§ PAGE EXCERPT

Traditional rulers’ roles are inadequately addressed, and relegated to ceremonial status without constitutional power. This lack of recognition undermines their cultural authority and significance in their communities. The 1999 Constitution of Nigeria failed to recognise or fully accommodate the existence of the original inhabitants of the FCT, numbering over six million people before the establishment of the FCT. This exclusion derogates their right to statehood and leaves them without full representation, as evidenced by sections 302, 147, and 299 of the 1999 Constitution.

On issues of governance and accountability, how does the immunity clause in the 1999 Constitution sit with you?
The immunity clause in Section 308 protects sitting governors from prosecution, undermining the rule of law, equality before the law, right of equal access to court, fair hearing, natural justice and fostering corruption. This provision shields public officials from accountability, showing the importance of its removal to promote transparency and ensure that all public officers are answerable for their actions or inactions.

Many have reservations about the financial control of the judiciary by the executive. Do you also share this view and how does it impact her functions?
The executive’s control over the judiciary’s financial management compromises the principle of separation of power and its independence. While state governors appoint judges, their salaries and budgets are determined by the executive, creating conflicts of interest. This relationship can lead to judicial bias and reluctance to rule against the executive. Advocates for reform suggest independence and integrity that can allow the judiciary to have control over its financial management, mechanisms, or systems that will allow the appointment of judges not to be by the executives.

§ RECORDED INFORMATION
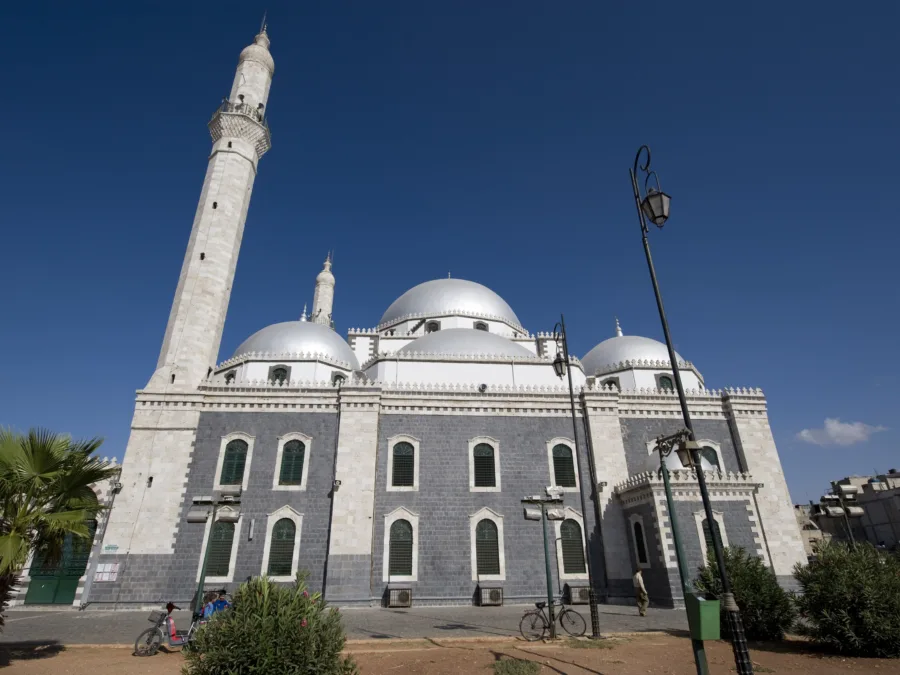 The banded stone facade, silver domes and tall minaret of the mosque of Khalid ibn al-Walid in Homs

§ TASK TO CARRY OUT
Please supply what comes next in the interview about Nigeria's 1999 Constitution, starting after its last answer. The data has nothing to do with the interview about Nigeria's 1999 Constitution.

§ ANSWER FOR THIS EXERCISE
In what ways does Section 44(3) hinder economic development at the state level?
Section 44(3) restricts state governments from independently managing and utilising their natural resources, requiring federal approval for any exploitation. This centralisation stifles local economic development, limits job creation, and undermines states’ abilities to generate revenue.

How does the non-justiciability of Chapter 2 of the Constitution affect citizens’ engagement in governance?
The lack of justiciability in the fundamental objectives of state policy diminishes citizen engagement. This is because people feel their rights and interests cannot be legally protected. This can lead to apathy towards governance, as citizens may perceive efforts to advocate for change as futile.

What recent developments have highlighted the need for constitutional reform regarding resource control in Nigeria?
The recent calls for resource control, particularly from state governors and local communities, have intensified amid ongoing economic challenges. Protests and advocacy for greater autonomy in resource management underscore the urgent need for constitutional reform.

How can revising the Constitution enhance accountability in Nigerian governance?
Amending the Constitution to make the Fundamental Objectives justiciable would enable citizens to seek legal recourse against government failures. Allowing states more control over their resources could promote local accountability, as state governments would be directly responsible for the economic and social outcomes in their jurisdictions.